E’ ovvio che un giornalista, un narratore in generale, debba poter circolare liberamente e svolgere il proprio lavoro senza condizionamenti di sorta. Però non tutto il mondo è un posto accogliente nel quale tra prati fioriti e umani gentili si ricevono dolci e cotillons in belle casette di marzapane.

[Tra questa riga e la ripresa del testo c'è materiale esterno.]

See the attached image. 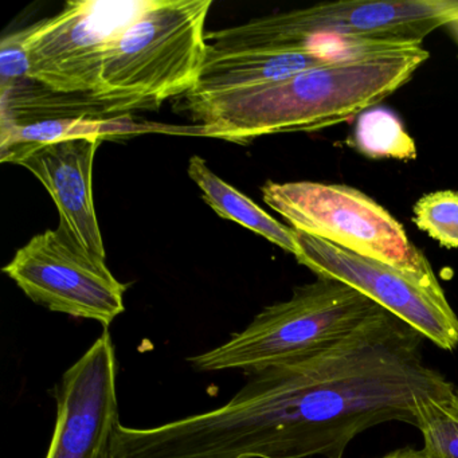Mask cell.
<instances>
[{"label":"cell","instance_id":"obj_1","mask_svg":"<svg viewBox=\"0 0 458 458\" xmlns=\"http://www.w3.org/2000/svg\"><path fill=\"white\" fill-rule=\"evenodd\" d=\"M425 337L387 312L313 358L251 372L218 409L141 428L140 458H342L361 431L417 426V404L453 383L423 361Z\"/></svg>","mask_w":458,"mask_h":458},{"label":"cell","instance_id":"obj_2","mask_svg":"<svg viewBox=\"0 0 458 458\" xmlns=\"http://www.w3.org/2000/svg\"><path fill=\"white\" fill-rule=\"evenodd\" d=\"M428 60L422 47H395L332 61L280 81L213 98L182 96L197 133L248 143L275 133L315 132L374 108Z\"/></svg>","mask_w":458,"mask_h":458},{"label":"cell","instance_id":"obj_3","mask_svg":"<svg viewBox=\"0 0 458 458\" xmlns=\"http://www.w3.org/2000/svg\"><path fill=\"white\" fill-rule=\"evenodd\" d=\"M388 310L342 281L318 277L291 299L264 308L250 324L213 350L189 358L197 371L251 372L328 352Z\"/></svg>","mask_w":458,"mask_h":458},{"label":"cell","instance_id":"obj_4","mask_svg":"<svg viewBox=\"0 0 458 458\" xmlns=\"http://www.w3.org/2000/svg\"><path fill=\"white\" fill-rule=\"evenodd\" d=\"M458 21V0H356L276 13L206 34L208 49L313 52L324 41L420 47L442 26Z\"/></svg>","mask_w":458,"mask_h":458},{"label":"cell","instance_id":"obj_5","mask_svg":"<svg viewBox=\"0 0 458 458\" xmlns=\"http://www.w3.org/2000/svg\"><path fill=\"white\" fill-rule=\"evenodd\" d=\"M261 192L264 202L292 229L377 259L428 291L445 294L430 262L404 227L363 191L320 182H267Z\"/></svg>","mask_w":458,"mask_h":458},{"label":"cell","instance_id":"obj_6","mask_svg":"<svg viewBox=\"0 0 458 458\" xmlns=\"http://www.w3.org/2000/svg\"><path fill=\"white\" fill-rule=\"evenodd\" d=\"M211 0H155L104 55L100 95L165 100L197 85L208 58Z\"/></svg>","mask_w":458,"mask_h":458},{"label":"cell","instance_id":"obj_7","mask_svg":"<svg viewBox=\"0 0 458 458\" xmlns=\"http://www.w3.org/2000/svg\"><path fill=\"white\" fill-rule=\"evenodd\" d=\"M154 2L71 0L55 17L29 26V80L55 92L100 93L106 47Z\"/></svg>","mask_w":458,"mask_h":458},{"label":"cell","instance_id":"obj_8","mask_svg":"<svg viewBox=\"0 0 458 458\" xmlns=\"http://www.w3.org/2000/svg\"><path fill=\"white\" fill-rule=\"evenodd\" d=\"M106 259L58 225L31 238L4 272L36 304L108 328L124 312L127 285L112 275Z\"/></svg>","mask_w":458,"mask_h":458},{"label":"cell","instance_id":"obj_9","mask_svg":"<svg viewBox=\"0 0 458 458\" xmlns=\"http://www.w3.org/2000/svg\"><path fill=\"white\" fill-rule=\"evenodd\" d=\"M296 259L318 277L334 278L393 313L445 351L458 345V318L445 294L420 286L377 259L351 253L320 238L293 230Z\"/></svg>","mask_w":458,"mask_h":458},{"label":"cell","instance_id":"obj_10","mask_svg":"<svg viewBox=\"0 0 458 458\" xmlns=\"http://www.w3.org/2000/svg\"><path fill=\"white\" fill-rule=\"evenodd\" d=\"M119 361L104 332L55 387L57 418L47 458H109L120 422Z\"/></svg>","mask_w":458,"mask_h":458},{"label":"cell","instance_id":"obj_11","mask_svg":"<svg viewBox=\"0 0 458 458\" xmlns=\"http://www.w3.org/2000/svg\"><path fill=\"white\" fill-rule=\"evenodd\" d=\"M101 141L100 138H81L14 147L0 151V160L30 171L55 200L61 226L85 249L106 259L92 190L93 163Z\"/></svg>","mask_w":458,"mask_h":458},{"label":"cell","instance_id":"obj_12","mask_svg":"<svg viewBox=\"0 0 458 458\" xmlns=\"http://www.w3.org/2000/svg\"><path fill=\"white\" fill-rule=\"evenodd\" d=\"M327 63L332 61L310 50L219 53L208 49L197 85L183 96L205 98L249 89L288 79Z\"/></svg>","mask_w":458,"mask_h":458},{"label":"cell","instance_id":"obj_13","mask_svg":"<svg viewBox=\"0 0 458 458\" xmlns=\"http://www.w3.org/2000/svg\"><path fill=\"white\" fill-rule=\"evenodd\" d=\"M38 85L39 88H25L22 82H18L9 92L0 95L2 127L52 119H109L112 114L123 116L133 111L160 106L151 98L104 96L98 92L61 93Z\"/></svg>","mask_w":458,"mask_h":458},{"label":"cell","instance_id":"obj_14","mask_svg":"<svg viewBox=\"0 0 458 458\" xmlns=\"http://www.w3.org/2000/svg\"><path fill=\"white\" fill-rule=\"evenodd\" d=\"M189 176L202 190L205 202L221 218L237 222L241 226L257 233L288 253L297 254L296 240L292 227L284 226L242 192L222 181L199 157L189 163Z\"/></svg>","mask_w":458,"mask_h":458},{"label":"cell","instance_id":"obj_15","mask_svg":"<svg viewBox=\"0 0 458 458\" xmlns=\"http://www.w3.org/2000/svg\"><path fill=\"white\" fill-rule=\"evenodd\" d=\"M124 127L108 119L76 117V119H52L28 124L4 125L2 127L0 151L14 147H38L58 143L71 139H106L122 133Z\"/></svg>","mask_w":458,"mask_h":458},{"label":"cell","instance_id":"obj_16","mask_svg":"<svg viewBox=\"0 0 458 458\" xmlns=\"http://www.w3.org/2000/svg\"><path fill=\"white\" fill-rule=\"evenodd\" d=\"M353 146L371 159L412 160L417 146L401 120L386 108H374L359 114L352 136Z\"/></svg>","mask_w":458,"mask_h":458},{"label":"cell","instance_id":"obj_17","mask_svg":"<svg viewBox=\"0 0 458 458\" xmlns=\"http://www.w3.org/2000/svg\"><path fill=\"white\" fill-rule=\"evenodd\" d=\"M428 458H458V390L420 399L417 404V426Z\"/></svg>","mask_w":458,"mask_h":458},{"label":"cell","instance_id":"obj_18","mask_svg":"<svg viewBox=\"0 0 458 458\" xmlns=\"http://www.w3.org/2000/svg\"><path fill=\"white\" fill-rule=\"evenodd\" d=\"M412 221L418 229L446 249H458V192H430L414 205Z\"/></svg>","mask_w":458,"mask_h":458},{"label":"cell","instance_id":"obj_19","mask_svg":"<svg viewBox=\"0 0 458 458\" xmlns=\"http://www.w3.org/2000/svg\"><path fill=\"white\" fill-rule=\"evenodd\" d=\"M26 29L9 34L0 44V95L9 92L18 82L29 80L28 52H26Z\"/></svg>","mask_w":458,"mask_h":458},{"label":"cell","instance_id":"obj_20","mask_svg":"<svg viewBox=\"0 0 458 458\" xmlns=\"http://www.w3.org/2000/svg\"><path fill=\"white\" fill-rule=\"evenodd\" d=\"M380 458H428L422 449H414L411 446L402 447V449L394 450L388 454Z\"/></svg>","mask_w":458,"mask_h":458},{"label":"cell","instance_id":"obj_21","mask_svg":"<svg viewBox=\"0 0 458 458\" xmlns=\"http://www.w3.org/2000/svg\"><path fill=\"white\" fill-rule=\"evenodd\" d=\"M447 31H449L450 36H452V38L454 39L455 44H457L458 47V21H455V22L449 23V25L446 26Z\"/></svg>","mask_w":458,"mask_h":458},{"label":"cell","instance_id":"obj_22","mask_svg":"<svg viewBox=\"0 0 458 458\" xmlns=\"http://www.w3.org/2000/svg\"><path fill=\"white\" fill-rule=\"evenodd\" d=\"M109 458H114V455H111V457H109Z\"/></svg>","mask_w":458,"mask_h":458}]
</instances>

Milioni di euro sono stati pagati dal nostro governo, in segreto, a rapitori di ogni genere per ‘liberare’ giornalisti italiani molto spesso incauti. E quei denari sono serviti poi alle milizie terroriste per acquistare armi da usare anche contro i nostri militari in missione. Alcuni sono stati anche uccisi e non di rado a causa delle scarse misure di sicurezza prese. Non è raro che tantissimi ‘free lance’ partano senza neppure una adeguata assicurazione e qualche volta anche importanti aziende editoriali hanno ‘risparmiato’ sulle insostituibili scorte armate.
E’ giusto che il nostro governo intervenga per liberare il connazionale prigioniero, ma è anche giusto cominciare a riflettere sulle regole che dovrebbe seguire chi si reca in ‘posti difficili’.
Poi, visto che tutto questo accade in Turchia, ci sarebbe da chiedersi quali iniziative concrete il nostro governo intenda prendere nei confronti di un Paese, come noi membro della Nato, nel quale oltre a Del Grande ci sono migliaia di cittadini detenuti, torturati o scomparsi. Loro però senza aver potuto telefonare a nessuno per lamentarsi della detenzione.
Ma ‘l’Italia democratica’ non ama farsi domande. E’ sempre pronta alla ‘battaglia’ e mai disposta a discutere dei propri limiti ed errori. Per quelli non c’è mai tempo.